- [About this task]:
The data below is to be retyped exactly, line by line.

[Records from a data source]
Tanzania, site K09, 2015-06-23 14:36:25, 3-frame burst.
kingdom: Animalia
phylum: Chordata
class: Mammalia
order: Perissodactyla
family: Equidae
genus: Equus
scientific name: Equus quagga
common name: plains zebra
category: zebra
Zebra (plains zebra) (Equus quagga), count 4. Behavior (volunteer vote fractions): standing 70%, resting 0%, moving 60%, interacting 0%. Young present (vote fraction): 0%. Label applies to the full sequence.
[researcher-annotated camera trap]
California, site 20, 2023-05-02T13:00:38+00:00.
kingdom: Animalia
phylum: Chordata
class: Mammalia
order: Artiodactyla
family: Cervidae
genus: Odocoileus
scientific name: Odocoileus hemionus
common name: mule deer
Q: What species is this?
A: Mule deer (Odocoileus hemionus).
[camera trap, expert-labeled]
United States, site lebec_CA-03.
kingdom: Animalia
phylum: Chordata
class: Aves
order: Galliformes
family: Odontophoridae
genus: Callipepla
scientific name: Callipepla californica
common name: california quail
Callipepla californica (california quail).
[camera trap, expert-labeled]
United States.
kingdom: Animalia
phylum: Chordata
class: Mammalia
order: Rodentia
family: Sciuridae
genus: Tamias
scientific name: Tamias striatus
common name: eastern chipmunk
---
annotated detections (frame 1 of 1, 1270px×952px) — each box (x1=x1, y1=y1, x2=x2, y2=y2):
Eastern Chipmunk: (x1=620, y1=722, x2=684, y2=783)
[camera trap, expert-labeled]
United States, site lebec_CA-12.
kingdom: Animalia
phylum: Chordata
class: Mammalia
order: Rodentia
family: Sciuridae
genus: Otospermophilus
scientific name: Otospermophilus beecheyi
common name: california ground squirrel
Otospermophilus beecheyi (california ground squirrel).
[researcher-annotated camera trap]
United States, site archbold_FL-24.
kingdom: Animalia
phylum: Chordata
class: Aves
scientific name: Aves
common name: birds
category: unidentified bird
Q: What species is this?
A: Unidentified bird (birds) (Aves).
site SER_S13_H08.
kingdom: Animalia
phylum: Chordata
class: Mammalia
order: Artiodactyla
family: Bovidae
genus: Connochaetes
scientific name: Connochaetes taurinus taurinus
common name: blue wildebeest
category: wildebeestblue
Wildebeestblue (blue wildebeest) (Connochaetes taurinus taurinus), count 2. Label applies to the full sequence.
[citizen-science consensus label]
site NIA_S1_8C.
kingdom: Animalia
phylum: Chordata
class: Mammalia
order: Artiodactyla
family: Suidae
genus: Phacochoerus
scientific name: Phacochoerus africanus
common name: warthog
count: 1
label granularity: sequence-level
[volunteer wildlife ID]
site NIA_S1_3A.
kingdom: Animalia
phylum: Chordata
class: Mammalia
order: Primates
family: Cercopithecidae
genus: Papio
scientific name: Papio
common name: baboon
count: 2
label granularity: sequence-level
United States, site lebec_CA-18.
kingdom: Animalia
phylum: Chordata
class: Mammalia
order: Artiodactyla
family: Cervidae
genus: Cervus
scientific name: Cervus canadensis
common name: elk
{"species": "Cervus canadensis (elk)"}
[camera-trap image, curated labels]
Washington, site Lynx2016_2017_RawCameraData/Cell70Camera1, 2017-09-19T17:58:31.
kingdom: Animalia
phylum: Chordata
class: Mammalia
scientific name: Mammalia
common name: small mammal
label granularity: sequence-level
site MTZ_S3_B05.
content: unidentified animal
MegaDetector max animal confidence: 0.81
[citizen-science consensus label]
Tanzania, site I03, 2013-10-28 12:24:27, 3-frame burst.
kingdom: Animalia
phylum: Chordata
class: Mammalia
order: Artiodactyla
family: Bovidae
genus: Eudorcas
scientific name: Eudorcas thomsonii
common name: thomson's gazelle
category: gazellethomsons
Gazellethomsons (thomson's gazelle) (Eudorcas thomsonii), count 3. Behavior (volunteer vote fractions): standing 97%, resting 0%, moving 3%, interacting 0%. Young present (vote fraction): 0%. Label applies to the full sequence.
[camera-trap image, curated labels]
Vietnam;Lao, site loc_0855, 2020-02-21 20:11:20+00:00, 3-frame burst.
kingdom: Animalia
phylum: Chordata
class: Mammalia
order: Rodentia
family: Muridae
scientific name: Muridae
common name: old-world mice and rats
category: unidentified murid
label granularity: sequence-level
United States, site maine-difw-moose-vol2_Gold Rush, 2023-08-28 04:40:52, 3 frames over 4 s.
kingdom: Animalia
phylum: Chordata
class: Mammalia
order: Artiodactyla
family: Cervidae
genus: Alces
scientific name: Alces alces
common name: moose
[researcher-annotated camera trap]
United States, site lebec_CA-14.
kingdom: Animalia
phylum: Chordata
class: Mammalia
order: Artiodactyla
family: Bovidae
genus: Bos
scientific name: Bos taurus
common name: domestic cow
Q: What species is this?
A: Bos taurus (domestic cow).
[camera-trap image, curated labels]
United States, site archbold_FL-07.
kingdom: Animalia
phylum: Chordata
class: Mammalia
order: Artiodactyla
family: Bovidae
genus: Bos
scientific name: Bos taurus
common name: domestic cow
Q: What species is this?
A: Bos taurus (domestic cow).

- [Exercise output]:
Tanzania, site K09, 2015-06-23 14:36:25, 3-frame burst.
kingdom: Animalia
phylum: Chordata
class: Mammalia
order: Perissodactyla
family: Equidae
genus: Equus
scientific name: Equus quagga
common name: plains zebra
category: zebra
Zebra (plains zebra) (Equus quagga), count 4. Behavior (volunteer vote fractions): standing 70%, resting 0%, moving 60%, interacting 0%. Young present (vote fraction): 0%. Label applies to the full sequence.
[researcher-annotated camera trap]
California, site 20, 2023-05-02T13:00:38+00:00.
kingdom: Animalia
phylum: Chordata
class: Mammalia
order: Artiodactyla
family: Cervidae
genus: Odocoileus
scientific name: Odocoileus hemionus
common name: mule deer
Q: What species is this?
A: Mule deer (Odocoileus hemionus).
[camera trap, expert-labeled]
United States, site lebec_CA-03.
kingdom: Animalia
phylum: Chordata
class: Aves
order: Galliformes
family: Odontophoridae
genus: Callipepla
scientific name: Callipepla californica
common name: california quail
Callipepla californica (california quail).
[camera trap, expert-labeled]
United States.
kingdom: Animalia
phylum: Chordata
class: Mammalia
order: Rodentia
family: Sciuridae
genus: Tamias
scientific name: Tamias striatus
common name: eastern chipmunk
---
annotated detections (frame 1 of 1, 1270px×952px) — each box (x1=x1, y1=y1, x2=x2, y2=y2):
Eastern Chipmunk: (x1=620, y1=722, x2=684, y2=783)
[camera trap, expert-labeled]
United States, site lebec_CA-12.
kingdom: Animalia
phylum: Chordata
class: Mammalia
order: Rodentia
family: Sciuridae
genus: Otospermophilus
scientific name: Otospermophilus beecheyi
common name: california ground squirrel
Otospermophilus beecheyi (california ground squirrel).
[researcher-annotated camera trap]
United States, site archbold_FL-24.
kingdom: Animalia
phylum: Chordata
class: Aves
scientific name: Aves
common name: birds
category: unidentified bird
Q: What species is this?
A: Unidentified bird (birds) (Aves).
site SER_S13_H08.
kingdom: Animalia
phylum: Chordata
class: Mammalia
order: Artiodactyla
family: Bovidae
genus: Connochaetes
scientific name: Connochaetes taurinus taurinus
common name: blue wildebeest
category: wildebeestblue
Wildebeestblue (blue wildebeest) (Connochaetes taurinus taurinus), count 2. Label applies to the full sequence.
[citizen-science consensus label]
site NIA_S1_8C.
kingdom: Animalia
phylum: Chordata
class: Mammalia
order: Artiodactyla
family: Suidae
genus: Phacochoerus
scientific name: Phacochoerus africanus
common name: warthog
count: 1
label granularity: sequence-level
[volunteer wildlife ID]
site NIA_S1_3A.
kingdom: Animalia
phylum: Chordata
class: Mammalia
order: Primates
family: Cercopithecidae
genus: Papio
scientific name: Papio
common name: baboon
count: 2
label granularity: sequence-level
United States, site lebec_CA-18.
kingdom: Animalia
phylum: Chordata
class: Mammalia
order: Artiodactyla
family: Cervidae
genus: Cervus
scientific name: Cervus canadensis
common name: elk
{"species": "Cervus canadensis (elk)"}
[camera-trap image, curated labels]
Washington, site Lynx2016_2017_RawCameraData/Cell70Camera1, 2017-09-19T17:58:31.
kingdom: Animalia
phylum: Chordata
class: Mammalia
scientific name: Mammalia
common name: small mammal
label granularity: sequence-level
site MTZ_S3_B05.
content: unidentified animal
MegaDetector max animal confidence: 0.81
[citizen-science consensus label]
Tanzania, site I03, 2013-10-28 12:24:27, 3-frame burst.
kingdom: Animalia
phylum: Chordata
class: Mammalia
order: Artiodactyla
family: Bovidae
genus: Eudorcas
scientific name: Eudorcas thomsonii
common name: thomson's gazelle
category: gazellethomsons
Gazellethomsons (thomson's gazelle) (Eudorcas thomsonii), count 3. Behavior (volunteer vote fractions): standing 97%, resting 0%, moving 3%, interacting 0%. Young present (vote fraction): 0%. Label applies to the full sequence.
[camera-trap image, curated labels]
Vietnam;Lao, site loc_0855, 2020-02-21 20:11:20+00:00, 3-frame burst.
kingdom: Animalia
phylum: Chordata
class: Mammalia
order: Rodentia
family: Muridae
scientific name: Muridae
common name: old-world mice and rats
category: unidentified murid
label granularity: sequence-level
United States, site maine-difw-moose-vol2_Gold Rush, 2023-08-28 04:40:52, 3 frames over 4 s.
kingdom: Animalia
phylum: Chordata
class: Mammalia
order: Artiodactyla
family: Cervidae
genus: Alces
scientific name: Alces alces
common name: moose
[researcher-annotated camera trap]
United States, site lebec_CA-14.
kingdom: Animalia
phylum: Chordata
class: Mammalia
order: Artiodactyla
family: Bovidae
genus: Bos
scientific name: Bos taurus
common name: domestic cow
Q: What species is this?
A: Bos taurus (domestic cow).
[camera-trap image, curated labels]
United States, site archbold_FL-07.
kingdom: Animalia
phylum: Chordata
class: Mammalia
order: Artiodactyla
family: Bovidae
genus: Bos
scientific name: Bos taurus
common name: domestic cow
Q: What species is this?
A: Bos taurus (domestic cow).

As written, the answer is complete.